> **Goal of the exercise**: Can you lay out every row below as a two-column CSV with the headers text and answer, one line per row, with each field in double quotes, line breaks replaced by spaces, and the pictures left out?

> **Extracted entries**:
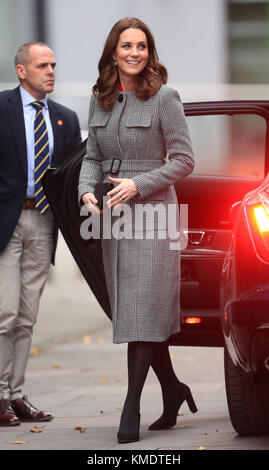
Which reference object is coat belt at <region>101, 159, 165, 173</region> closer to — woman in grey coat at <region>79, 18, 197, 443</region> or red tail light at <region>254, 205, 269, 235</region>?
woman in grey coat at <region>79, 18, 197, 443</region>

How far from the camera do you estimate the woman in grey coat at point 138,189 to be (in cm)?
484

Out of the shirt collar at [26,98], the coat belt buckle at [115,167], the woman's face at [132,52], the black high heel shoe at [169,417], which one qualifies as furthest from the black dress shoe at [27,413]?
the woman's face at [132,52]

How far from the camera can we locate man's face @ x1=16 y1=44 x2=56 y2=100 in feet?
18.6

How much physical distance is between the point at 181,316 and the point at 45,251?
839mm

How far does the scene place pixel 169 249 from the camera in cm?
493

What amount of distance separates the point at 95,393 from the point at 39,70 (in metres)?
2.21

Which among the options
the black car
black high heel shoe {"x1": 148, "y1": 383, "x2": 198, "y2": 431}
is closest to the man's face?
the black car

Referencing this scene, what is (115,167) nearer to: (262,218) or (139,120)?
(139,120)

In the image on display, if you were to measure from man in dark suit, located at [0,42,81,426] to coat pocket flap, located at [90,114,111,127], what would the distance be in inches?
24.4

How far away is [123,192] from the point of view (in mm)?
4785

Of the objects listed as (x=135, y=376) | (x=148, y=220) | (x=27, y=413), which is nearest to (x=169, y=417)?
(x=135, y=376)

> **Answer to the task**:
text,answer
"Which reference object is coat belt at <region>101, 159, 165, 173</region> closer to — woman in grey coat at <region>79, 18, 197, 443</region> or red tail light at <region>254, 205, 269, 235</region>?","woman in grey coat at <region>79, 18, 197, 443</region>"
"How far from the camera do you estimate the woman in grey coat at point 138,189 to be (in cm)?","484"
"Out of the shirt collar at [26,98], the coat belt buckle at [115,167], the woman's face at [132,52], the black high heel shoe at [169,417], which one qualifies as furthest from the black dress shoe at [27,413]?","the woman's face at [132,52]"
"How far from the camera can we locate man's face @ x1=16 y1=44 x2=56 y2=100 in feet?","18.6"
"How much physical distance is between the point at 181,316 and the point at 45,251?","839mm"
"How far does the scene place pixel 169 249 from the camera in cm?","493"
"What amount of distance separates the point at 95,393 from the point at 39,70 (in metres)?","2.21"
"Which among the options the black car black high heel shoe {""x1"": 148, ""y1"": 383, ""x2"": 198, ""y2"": 431} is closest to the man's face?","the black car"
"Referencing this scene, what is (115,167) nearer to: (262,218) or (139,120)?","(139,120)"
"In the image on display, if you were to measure from man in dark suit, located at [0,42,81,426] to coat pocket flap, located at [90,114,111,127], what would the distance be in inches?","24.4"
"How far away is [123,192] from the point of view (in mm)?","4785"
"Of the objects listed as (x=135, y=376) | (x=148, y=220) | (x=27, y=413), which is nearest to (x=169, y=417)?","(x=135, y=376)"